- _WHAT IS EXPECTED_
Extract the multiple regression assignment text and reproduce all of it word for word.

- _SOURCE TEXT_
-- -- --

Multiple regression is no oracle, but only a golem. It is logical, but the relationships it describes are conditional associations, not causal influences. Therefore additional information, from outside the model, is needed to make sense of it. This chapter presented introductory examples of some common frustrations: multi-collinearity, post-treatment bias, and collider bias. Solutions to these frustrations can be organized under a coherent framework in which hypothetical causal relations among variables are analyzed to cope with confounding. In all cases, causal models exist outside the statistical model and can be difficult to test. However, it is possible to reach valid causal inferences in the absence of experiments. This is good news, because we often cannot perform experiments, both for practical and ethical reasons.
Place each answer inside the code chunk (grey box). The code chunks should contain a text response or a code that completes/answers the question or activity requested. Make sure to include plots if the question requests them.
Finally, upon completion, name your final output .html file as: YourName_ANLY505-Year-Semester.html and publish the assignment to your R Pubs account and submit the link to Canvas. Each question is worth 5 points.
6-1. Use the Waffle House data, data(WaffleDivorce), to find the total causal influence of number of Waffle Houses on divorce rate. Justify your model or models with a causal graph (draw a DAG).

-- -- --

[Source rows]
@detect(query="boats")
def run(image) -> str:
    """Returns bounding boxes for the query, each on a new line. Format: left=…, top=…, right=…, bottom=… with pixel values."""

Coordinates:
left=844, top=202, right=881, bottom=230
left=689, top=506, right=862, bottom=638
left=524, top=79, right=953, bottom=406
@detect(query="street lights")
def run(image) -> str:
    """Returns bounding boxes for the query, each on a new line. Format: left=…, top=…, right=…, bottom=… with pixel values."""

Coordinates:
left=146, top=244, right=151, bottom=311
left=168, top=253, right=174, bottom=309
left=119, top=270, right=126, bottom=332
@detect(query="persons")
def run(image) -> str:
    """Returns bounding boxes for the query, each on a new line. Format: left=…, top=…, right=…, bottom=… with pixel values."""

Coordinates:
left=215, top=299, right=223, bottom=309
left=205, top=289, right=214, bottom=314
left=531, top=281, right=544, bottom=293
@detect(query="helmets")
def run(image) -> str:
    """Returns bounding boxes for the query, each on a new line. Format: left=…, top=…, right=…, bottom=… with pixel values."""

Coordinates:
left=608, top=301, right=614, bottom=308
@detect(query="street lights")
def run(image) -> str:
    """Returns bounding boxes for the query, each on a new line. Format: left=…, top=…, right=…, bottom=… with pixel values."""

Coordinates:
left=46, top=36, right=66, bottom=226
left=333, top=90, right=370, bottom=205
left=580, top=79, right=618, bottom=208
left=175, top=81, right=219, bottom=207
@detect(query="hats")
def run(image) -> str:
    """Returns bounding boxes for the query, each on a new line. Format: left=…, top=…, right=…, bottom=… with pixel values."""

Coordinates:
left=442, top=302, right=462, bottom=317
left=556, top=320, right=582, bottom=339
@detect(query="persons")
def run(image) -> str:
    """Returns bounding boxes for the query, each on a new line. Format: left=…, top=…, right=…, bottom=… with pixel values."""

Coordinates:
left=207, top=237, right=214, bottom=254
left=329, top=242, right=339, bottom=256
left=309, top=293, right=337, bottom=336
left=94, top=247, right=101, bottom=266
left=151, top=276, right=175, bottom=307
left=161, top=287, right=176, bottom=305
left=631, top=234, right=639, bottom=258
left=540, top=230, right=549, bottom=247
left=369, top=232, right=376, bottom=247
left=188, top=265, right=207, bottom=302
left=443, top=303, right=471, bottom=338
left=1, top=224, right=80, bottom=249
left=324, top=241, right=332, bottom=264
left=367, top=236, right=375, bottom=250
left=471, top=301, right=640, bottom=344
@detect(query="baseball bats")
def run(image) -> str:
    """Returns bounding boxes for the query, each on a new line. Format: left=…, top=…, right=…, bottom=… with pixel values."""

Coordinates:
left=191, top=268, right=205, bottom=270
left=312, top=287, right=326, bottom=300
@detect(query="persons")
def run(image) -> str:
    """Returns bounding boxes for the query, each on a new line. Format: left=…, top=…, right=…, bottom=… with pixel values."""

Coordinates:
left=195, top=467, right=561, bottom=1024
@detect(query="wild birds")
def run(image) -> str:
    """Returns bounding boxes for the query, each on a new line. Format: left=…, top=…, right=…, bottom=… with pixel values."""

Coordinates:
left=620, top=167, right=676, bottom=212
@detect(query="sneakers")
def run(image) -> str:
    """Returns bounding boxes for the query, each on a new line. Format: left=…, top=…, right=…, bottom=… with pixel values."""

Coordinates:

-- -- --

- _THE RESPONSE_
Multiple regression is no oracle, but only a golem. It is logical, but the relationships it describes are conditional associations, not causal influences. Therefore additional information, from outside the model, is needed to make sense of it. This chapter presented introductory examples of some common frustrations: multi-collinearity, post-treatment bias, and collider bias. Solutions to these frustrations can be organized under a coherent framework in which hypothetical causal relations among variables are analyzed to cope with confounding. In all cases, causal models exist outside the statistical model and can be difficult to test. However, it is possible to reach valid causal inferences in the absence of experiments. This is good news, because we often cannot perform experiments, both for practical and ethical reasons.
Place each answer inside the code chunk (grey box). The code chunks should contain a text response or a code that completes/answers the question or activity requested. Make sure to include plots if the question requests them.
Finally, upon completion, name your final output .html file as: YourName_ANLY505-Year-Semester.html and publish the assignment to your R Pubs account and submit the link to Canvas. Each question is worth 5 points.
6-1. Use the Waffle House data, data(WaffleDivorce), to find the total causal influence of number of Waffle Houses on divorce rate. Justify your model or models with a causal graph (draw a DAG).